The emergence of this new military leadership signals an ending chapter of African history. It’s a revenge from the 1990s. The simple fact that populations mostly born after 1990 from Ouagadougou, Bamako or Libreville are largely supporting putsch rather than calling for democratic reforms is revealing. 

This ending chapter has been characterised by the failure of structural adjustment programs in the late 1980s, by state reforms that damaged public institutions like schools, and put thousands of civil servants unemployed in the 1990s. And by the emergence of a kleptocratic elite that recycled itself through flawed electoral processes within formal multi-party politics. 

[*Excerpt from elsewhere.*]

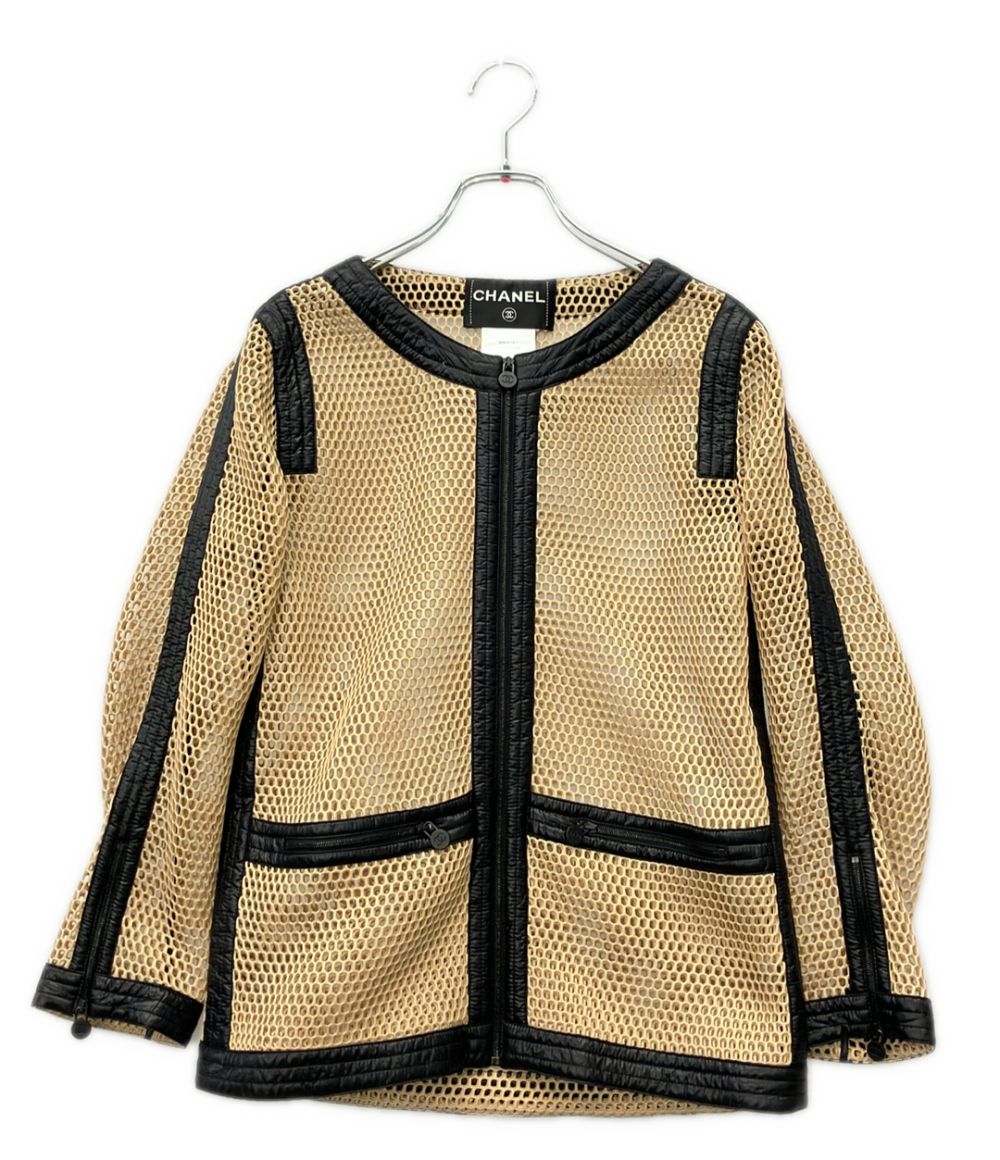 Chanel Collarless Jacket 38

From the ashes of those rent-seeking regimes, a new chapter is being written under our eyes, with neo-sovereignty at the core of its narrative and construction — a second wave of independence.  

Will Cameroon and Congo-Brazzaville be next ?

How far can this wave go? Thus far, new military leaders may bring significant energy to challenge mining contracts (Doumbouya) or renegotiate military agreements (Colonel Asimi Goita) but they often lack expertise, falling into the same “neo-liberal” traps as their predecessors in office (such as debt, inflation, macroeconomic equilibrium). As observed in Guinea, the task is not easy, and positive results for the population have yet to be seen — not only in Guinea but also in Mali and Burkina Faso.

That reality might not halt the historical dynamics at play. 

Many now speculate that the domino effect of the military coup — or second wave of independence — will soon reach Brazzaville or Yaoundé. President Denis Sassou Nguesso’s daughter was once married to Ali’s father, Omar Bongo, and the two families/clans share similar political history and economic interest. Will the wave reach the presidential palace in Cameroon, where Paul Biya has held power since 1981? 

Cameroonians and Congolese are also clamouring to reclaim their sovereignty. They too have experienced flawed democracy since the emergence of multi-party politics in the 1990s. 

The powerhouses of the Central African region, also backed by French interests, are being shaken. While their personal trajectories remain uncertain, many parallels can be drawn. It is certain that Nguesso and Biya must be very concerned. 

Thomas Lesaffre is an independent researcher and a freelance journalist.